Methane isn’t emitted nearly as prolifically as carbon, but it’s much more potent in warming the Earth’s atmosphere.

“I do expect the 2012 baseline to go up, and it is going to make it a bigger challenge,” said David Lyon, a scientist with the Environmental Defense Fund, which coordinated with dozens of universities on a series of methane studies in 2013 and 2014.

EPA estimates methane emissions by applying average rates to various parts of the production cycle, rather than constantly measuring and re-measuring actual emissions. But EDF’s series of studies pinpointed areas in which EPA’s numbers are low. One study by Colorado State University found that facilities that gather natural gas from well sites emit eight times the EPA’s estimate. The University of Colorado at Boulder also conducted a flyover study of Colorado’s largest oil and gas producing region and estimated methane emissions were nearly three times as high as the EPA’s estimate.

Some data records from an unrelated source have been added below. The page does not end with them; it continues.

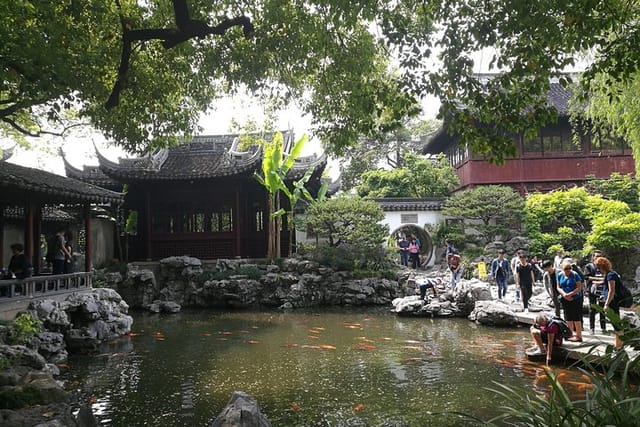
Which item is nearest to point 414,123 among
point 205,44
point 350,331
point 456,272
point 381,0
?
point 456,272

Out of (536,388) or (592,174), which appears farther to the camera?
(592,174)

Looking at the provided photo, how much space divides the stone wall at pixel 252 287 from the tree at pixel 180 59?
7.13 meters

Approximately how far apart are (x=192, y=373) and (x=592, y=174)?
1716cm

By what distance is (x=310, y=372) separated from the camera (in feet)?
22.2

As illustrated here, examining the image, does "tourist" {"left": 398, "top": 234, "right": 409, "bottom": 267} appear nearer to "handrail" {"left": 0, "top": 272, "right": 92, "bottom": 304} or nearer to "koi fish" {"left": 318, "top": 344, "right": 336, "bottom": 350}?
"koi fish" {"left": 318, "top": 344, "right": 336, "bottom": 350}

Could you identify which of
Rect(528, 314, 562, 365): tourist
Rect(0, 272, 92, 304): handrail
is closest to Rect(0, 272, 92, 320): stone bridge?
Rect(0, 272, 92, 304): handrail

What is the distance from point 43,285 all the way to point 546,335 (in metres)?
8.99

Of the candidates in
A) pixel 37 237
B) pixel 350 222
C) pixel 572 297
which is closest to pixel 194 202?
pixel 350 222

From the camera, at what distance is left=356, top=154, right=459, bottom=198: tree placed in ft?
74.3

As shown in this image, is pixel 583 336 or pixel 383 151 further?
pixel 383 151

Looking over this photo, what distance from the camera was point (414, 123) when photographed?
1298 inches

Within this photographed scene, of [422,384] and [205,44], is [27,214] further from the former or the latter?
[422,384]

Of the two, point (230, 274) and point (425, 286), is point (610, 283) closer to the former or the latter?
point (425, 286)

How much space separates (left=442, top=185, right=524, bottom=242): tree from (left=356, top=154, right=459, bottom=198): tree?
463 cm
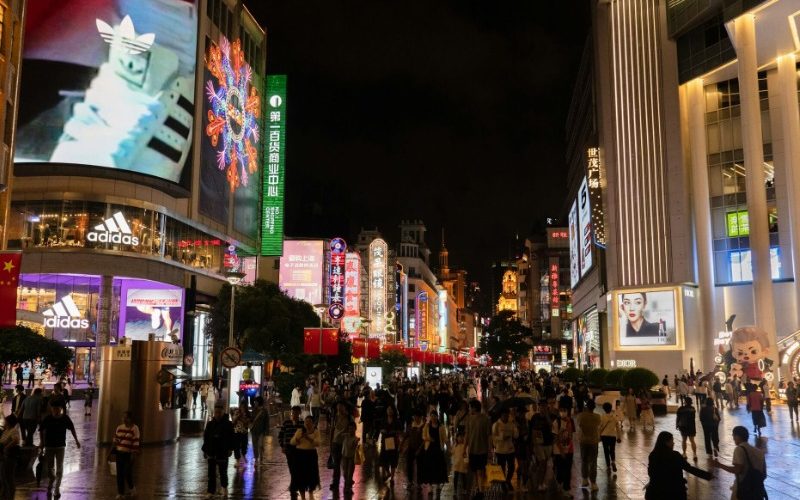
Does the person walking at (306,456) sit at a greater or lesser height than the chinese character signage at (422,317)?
lesser

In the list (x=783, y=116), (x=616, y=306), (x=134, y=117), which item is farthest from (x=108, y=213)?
(x=783, y=116)

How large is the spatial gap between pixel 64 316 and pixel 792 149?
1879 inches

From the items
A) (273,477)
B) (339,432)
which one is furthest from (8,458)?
(339,432)

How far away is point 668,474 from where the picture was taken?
7.73 meters

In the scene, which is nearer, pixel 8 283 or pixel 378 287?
pixel 8 283

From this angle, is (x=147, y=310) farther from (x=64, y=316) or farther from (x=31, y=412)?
(x=31, y=412)

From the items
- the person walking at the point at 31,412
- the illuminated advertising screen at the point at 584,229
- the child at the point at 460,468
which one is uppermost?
the illuminated advertising screen at the point at 584,229

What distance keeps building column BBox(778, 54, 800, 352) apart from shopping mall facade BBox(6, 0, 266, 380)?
39.3 metres

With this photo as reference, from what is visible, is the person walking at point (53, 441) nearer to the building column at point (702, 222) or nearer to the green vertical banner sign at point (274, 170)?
the building column at point (702, 222)

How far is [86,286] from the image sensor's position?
48031mm

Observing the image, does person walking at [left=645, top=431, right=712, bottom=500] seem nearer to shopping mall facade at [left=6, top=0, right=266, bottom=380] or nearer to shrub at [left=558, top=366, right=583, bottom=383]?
shopping mall facade at [left=6, top=0, right=266, bottom=380]

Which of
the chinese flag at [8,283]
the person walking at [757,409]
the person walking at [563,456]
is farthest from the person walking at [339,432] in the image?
the person walking at [757,409]

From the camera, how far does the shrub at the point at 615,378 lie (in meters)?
39.2

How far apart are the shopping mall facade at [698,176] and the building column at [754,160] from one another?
70mm
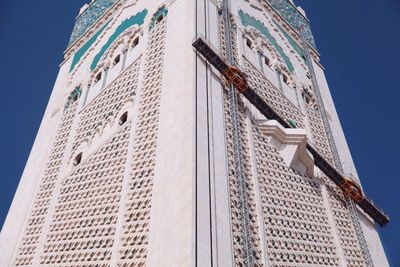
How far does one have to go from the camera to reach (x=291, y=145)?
21.0 ft

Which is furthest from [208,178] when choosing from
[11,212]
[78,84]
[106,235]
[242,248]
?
[78,84]

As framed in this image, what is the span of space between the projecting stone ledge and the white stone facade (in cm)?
1

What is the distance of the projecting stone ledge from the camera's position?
20.8ft

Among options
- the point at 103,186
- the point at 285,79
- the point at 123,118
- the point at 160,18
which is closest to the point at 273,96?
the point at 285,79

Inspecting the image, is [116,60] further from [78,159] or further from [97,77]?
[78,159]

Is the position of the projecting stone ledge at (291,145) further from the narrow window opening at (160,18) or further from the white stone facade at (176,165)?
the narrow window opening at (160,18)

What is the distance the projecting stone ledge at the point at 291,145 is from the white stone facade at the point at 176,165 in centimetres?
1

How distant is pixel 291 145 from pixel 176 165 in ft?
5.52

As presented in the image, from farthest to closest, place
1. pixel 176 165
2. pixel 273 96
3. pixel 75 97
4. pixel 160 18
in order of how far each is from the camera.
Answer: pixel 75 97 < pixel 160 18 < pixel 273 96 < pixel 176 165

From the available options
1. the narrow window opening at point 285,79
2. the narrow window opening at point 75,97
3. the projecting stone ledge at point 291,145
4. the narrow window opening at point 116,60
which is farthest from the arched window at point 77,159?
the narrow window opening at point 285,79

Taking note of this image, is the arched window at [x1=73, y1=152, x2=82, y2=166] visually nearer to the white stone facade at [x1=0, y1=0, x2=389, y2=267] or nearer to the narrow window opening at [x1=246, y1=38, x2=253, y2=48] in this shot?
the white stone facade at [x1=0, y1=0, x2=389, y2=267]

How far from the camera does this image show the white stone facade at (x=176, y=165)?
4.93 m

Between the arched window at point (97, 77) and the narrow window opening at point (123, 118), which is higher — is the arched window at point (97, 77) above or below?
above

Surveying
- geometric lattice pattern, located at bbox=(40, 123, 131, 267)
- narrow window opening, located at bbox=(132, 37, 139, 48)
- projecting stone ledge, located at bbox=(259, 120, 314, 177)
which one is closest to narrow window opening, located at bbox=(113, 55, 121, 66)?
narrow window opening, located at bbox=(132, 37, 139, 48)
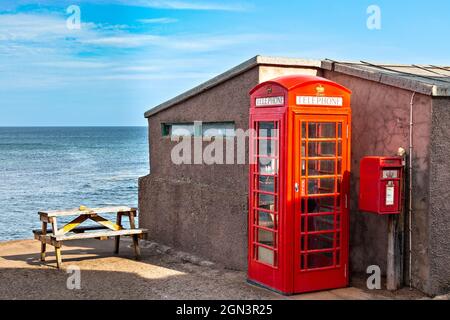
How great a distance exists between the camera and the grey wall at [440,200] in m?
7.46

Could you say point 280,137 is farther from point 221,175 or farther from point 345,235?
point 221,175

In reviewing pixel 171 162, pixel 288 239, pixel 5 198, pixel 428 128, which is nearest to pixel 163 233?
pixel 171 162

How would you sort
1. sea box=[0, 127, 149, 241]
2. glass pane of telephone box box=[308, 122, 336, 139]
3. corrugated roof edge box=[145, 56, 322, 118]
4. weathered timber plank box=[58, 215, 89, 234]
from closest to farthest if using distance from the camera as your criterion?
glass pane of telephone box box=[308, 122, 336, 139] < corrugated roof edge box=[145, 56, 322, 118] < weathered timber plank box=[58, 215, 89, 234] < sea box=[0, 127, 149, 241]

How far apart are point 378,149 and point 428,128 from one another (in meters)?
1.00

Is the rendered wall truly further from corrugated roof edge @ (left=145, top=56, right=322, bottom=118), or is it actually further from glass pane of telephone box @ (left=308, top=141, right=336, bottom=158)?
glass pane of telephone box @ (left=308, top=141, right=336, bottom=158)

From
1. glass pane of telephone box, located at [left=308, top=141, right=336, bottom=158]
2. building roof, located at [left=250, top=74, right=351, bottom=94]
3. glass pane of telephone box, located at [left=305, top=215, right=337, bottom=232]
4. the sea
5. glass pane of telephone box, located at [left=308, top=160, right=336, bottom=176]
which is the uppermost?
building roof, located at [left=250, top=74, right=351, bottom=94]

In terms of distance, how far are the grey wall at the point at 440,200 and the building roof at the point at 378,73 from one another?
1.00 feet

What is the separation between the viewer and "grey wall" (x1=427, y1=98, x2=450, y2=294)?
7457 millimetres

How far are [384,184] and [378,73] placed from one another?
165cm

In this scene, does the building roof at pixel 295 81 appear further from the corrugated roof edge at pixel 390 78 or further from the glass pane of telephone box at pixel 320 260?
the glass pane of telephone box at pixel 320 260

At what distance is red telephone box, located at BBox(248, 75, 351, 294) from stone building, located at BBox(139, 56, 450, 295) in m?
0.66

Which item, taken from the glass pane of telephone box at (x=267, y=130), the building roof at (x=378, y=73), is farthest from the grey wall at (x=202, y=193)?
the glass pane of telephone box at (x=267, y=130)

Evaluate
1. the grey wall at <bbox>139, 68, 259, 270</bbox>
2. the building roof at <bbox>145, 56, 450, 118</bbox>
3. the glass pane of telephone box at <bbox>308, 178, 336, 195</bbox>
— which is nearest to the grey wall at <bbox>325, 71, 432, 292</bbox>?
the building roof at <bbox>145, 56, 450, 118</bbox>
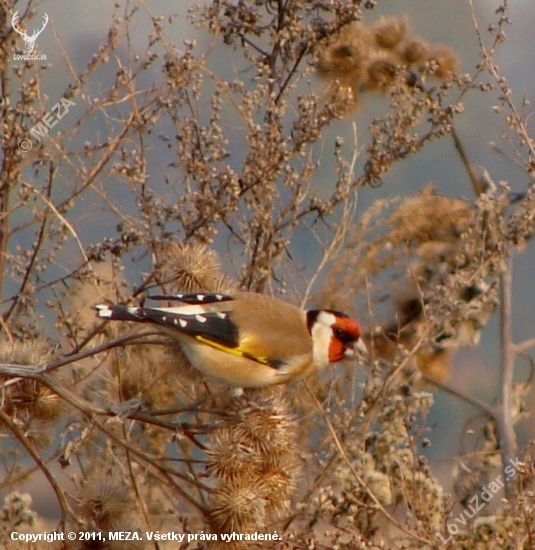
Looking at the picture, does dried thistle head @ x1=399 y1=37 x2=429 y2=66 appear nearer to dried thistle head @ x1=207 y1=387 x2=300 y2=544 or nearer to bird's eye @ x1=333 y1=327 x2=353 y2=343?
bird's eye @ x1=333 y1=327 x2=353 y2=343

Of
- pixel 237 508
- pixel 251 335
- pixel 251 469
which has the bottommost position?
pixel 237 508

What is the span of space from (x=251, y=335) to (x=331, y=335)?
0.28 meters

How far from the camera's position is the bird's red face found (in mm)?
2906

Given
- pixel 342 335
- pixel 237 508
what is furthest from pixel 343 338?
pixel 237 508

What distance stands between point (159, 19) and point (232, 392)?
1.55m

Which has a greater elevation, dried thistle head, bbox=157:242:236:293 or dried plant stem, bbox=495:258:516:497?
dried plant stem, bbox=495:258:516:497

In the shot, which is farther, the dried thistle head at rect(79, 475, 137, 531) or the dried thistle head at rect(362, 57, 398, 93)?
the dried thistle head at rect(362, 57, 398, 93)

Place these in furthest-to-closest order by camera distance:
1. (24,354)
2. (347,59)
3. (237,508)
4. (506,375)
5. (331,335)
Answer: (347,59)
(506,375)
(331,335)
(24,354)
(237,508)

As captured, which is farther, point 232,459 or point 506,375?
point 506,375

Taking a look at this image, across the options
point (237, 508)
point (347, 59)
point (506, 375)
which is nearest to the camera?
point (237, 508)

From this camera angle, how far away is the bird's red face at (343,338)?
9.53ft

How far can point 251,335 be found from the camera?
9.19 ft

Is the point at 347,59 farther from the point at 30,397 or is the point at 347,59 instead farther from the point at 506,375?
the point at 30,397

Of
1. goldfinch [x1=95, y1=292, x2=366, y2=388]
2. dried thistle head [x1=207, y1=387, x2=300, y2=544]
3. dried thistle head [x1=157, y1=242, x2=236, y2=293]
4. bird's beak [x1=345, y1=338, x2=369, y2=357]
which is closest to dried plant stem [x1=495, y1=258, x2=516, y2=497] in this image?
bird's beak [x1=345, y1=338, x2=369, y2=357]
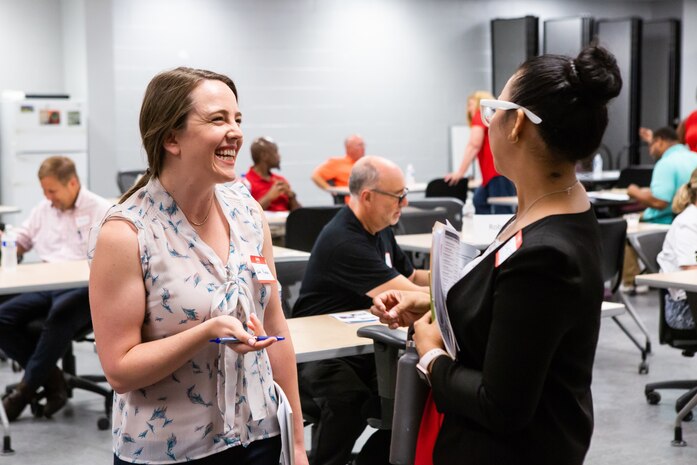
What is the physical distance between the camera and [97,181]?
9961mm

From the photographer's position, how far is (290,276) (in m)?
3.86

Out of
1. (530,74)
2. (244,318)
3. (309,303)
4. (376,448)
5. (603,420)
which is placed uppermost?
(530,74)

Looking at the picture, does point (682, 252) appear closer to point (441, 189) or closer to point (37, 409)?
point (37, 409)

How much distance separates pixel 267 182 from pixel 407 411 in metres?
5.60

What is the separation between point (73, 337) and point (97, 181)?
564cm

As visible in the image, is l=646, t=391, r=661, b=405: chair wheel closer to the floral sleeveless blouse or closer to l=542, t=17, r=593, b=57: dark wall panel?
the floral sleeveless blouse

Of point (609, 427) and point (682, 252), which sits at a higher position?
point (682, 252)

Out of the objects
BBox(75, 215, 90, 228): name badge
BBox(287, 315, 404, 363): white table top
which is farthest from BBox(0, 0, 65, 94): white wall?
BBox(287, 315, 404, 363): white table top

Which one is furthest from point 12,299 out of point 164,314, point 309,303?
point 164,314

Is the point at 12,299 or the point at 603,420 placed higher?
the point at 12,299

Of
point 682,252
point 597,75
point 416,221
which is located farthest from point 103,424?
point 597,75

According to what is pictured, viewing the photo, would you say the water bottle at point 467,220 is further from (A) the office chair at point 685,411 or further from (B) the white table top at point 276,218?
(A) the office chair at point 685,411

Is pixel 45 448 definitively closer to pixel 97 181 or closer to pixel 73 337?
pixel 73 337

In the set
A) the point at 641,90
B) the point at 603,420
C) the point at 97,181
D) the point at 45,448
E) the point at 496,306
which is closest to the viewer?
the point at 496,306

McCarthy cited the EDF-coordinated series of studies as a motivating factor on Tuesday at a Christian Science Monitor Breakfast event.

“It really gave us a signal that we need to do more,” McCarthy said. “There clearly are opportunities here for further reductions. The information request is really a requirement for oil and gas companies to do specific testing that will allow us to understand the emissions better.”

Obama and Trudeau are on the same page when it comes to stopping climate change, but Obama doesn’t have much time left to take advantage of that cooperation before he leaves office. In its initial announcement, the White House said data collection for the new rule would begin this month.

McCarthy said on Tuesday the EPA won’t waste any time on the rule.

“We’ll move forward as quickly as we can,” she said. “In terms of whether or not we caught all of the new sources, we think there’s more information that indicates that there are some sources that we may not have yet addressed.”